AT-TUWANI: Israeli soldiers stop villagers from plowing, assault internationals

30 November 2005

AT-TUWANI: Israeli soldiers stop villagers from plowing, assault

On Monday, 28 November 2005 Palestinians from At-Tuwani plowed and planted
land in Khoruba valley. Before beginning work, Palestinians arranged for an
officer from the Israeli military District Coordinating Office (DCO) to be
present on the land--which lies close to the Israeli settlement outpost of
Havot Ma'on (Hill 833)--during plowing.

The DCO officer failed to show up at the appointed time and did not answer
phone calls from Palestinians inquiring about his presence. After waiting
an hour and a half, the Palestinians began working without the presence of
the military.
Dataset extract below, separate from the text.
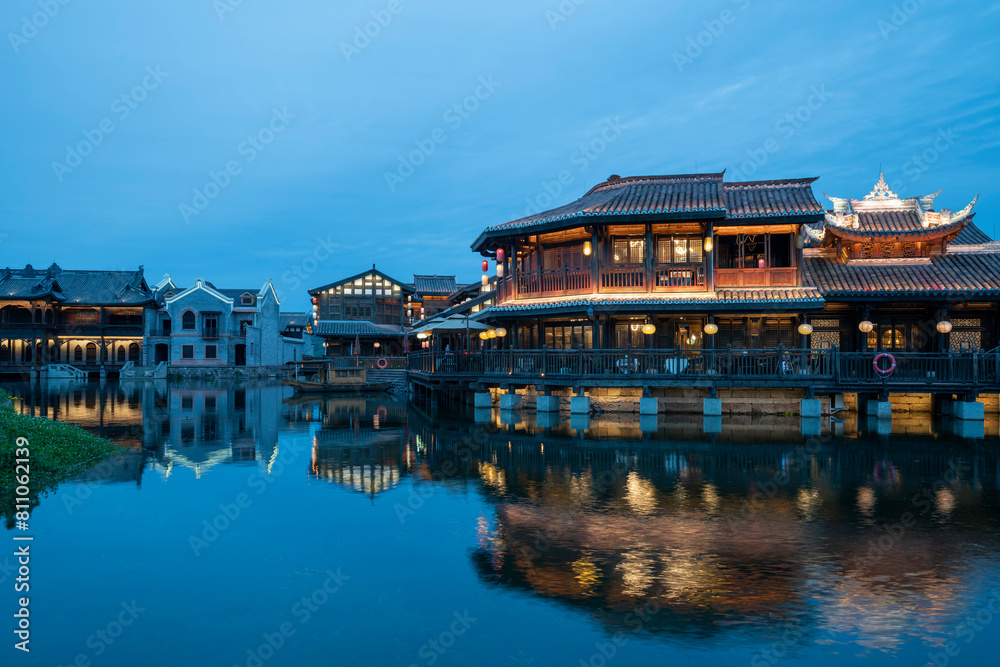 Naklejka premium At night, the beautiful ancient town of Lizhuang on the lake, Yibin City, Sichuan Province, China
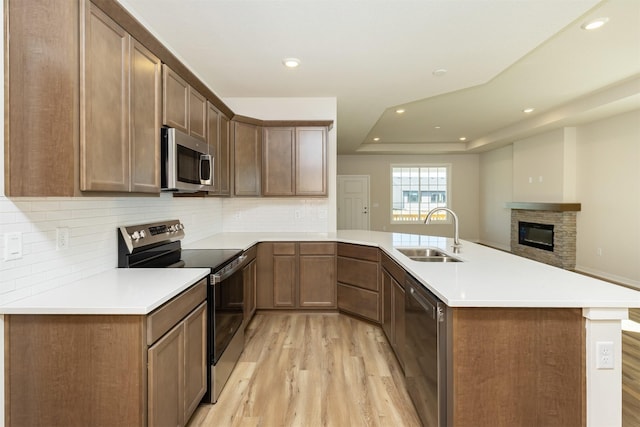 kitchen with stainless steel appliances, a sink, light wood-type flooring, a peninsula, and open floor plan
Diane Janzen, Kristin Anderson, and Amy Knickrehm from CPT
arrived with Operation Dove members to accompany the villagers.

Ten minutes after Palestinians began plowing and planting, settler security
from Ma'on, along with three settler men, arrived and observed from the hill
above. Israeli soldiers arrived forty-five minutes later. After speaking
with the settlers, the soldiers ordered Palestinians to cease work until the
DCO arrived. The Palestinians agreed to wait.

Fifteen minutes later, four Israeli soldiers arrived in a silver truck and
walked down to where the Palestinians were waiting. CPTers and Doves
remained with the Palestinians, documenting the soldiers' orders with
photographs and videotape. Immediately, soldiers demanded that the
Palestinians move up the hill, further away from the settlement. As CPTers
and Doves photographed the incident, soldiers began to shove, grab, and
chase the internationals who were holding cameras. Soldiers confiscated two
digital cameras and one video camera, and detained one member of Operation

Shortly afterwards, members of the Israeli peace groups Ta'ayush and Rabbis
for Human Rights arrived to document the situation, and act as advocates for
the Palestinians attempting to work their land. One hour later, after the
Israeli advocates negotiated with the soldiers, soldiers released the Dove
and returned the cameras.

Following the incident, Israeli police arrived on scene to investigate,
speaking with the settlers and taking a statement from Ma'on settler
security. When the internationals requested that police take their
statements regarding the soldiers assaulting them, a policeman told them,
"If you file complaints against the soldiers they will file complaints
against you, charging you with holding onto soldiers' weapons, and you will
be arrested."

An Israeli military commander for the At-Tuwani area arrived, saying
although "the civil administration doesn't have any decision on the
[ownership of] the land," the military was declaring it a closed military
zone, effectively preventing Palestinian access to the land. The commander
also told the internationals that the soldiers had behaved inappropriately.
"You have a right to take photos as you like," he told them.

At 4:30 p.m. the Palestinians, Israeli peace activists and internationals
left the area. Several military personnel remained in the area for the
closed military zone order to arrive. Palestinians from At Tuwani told
internationals that they would continue to work their land, aided by their
Israeli lawyer, who has documents proving both Palestinian ownership and the
illegality of military interfering with Palestinian access to their fields.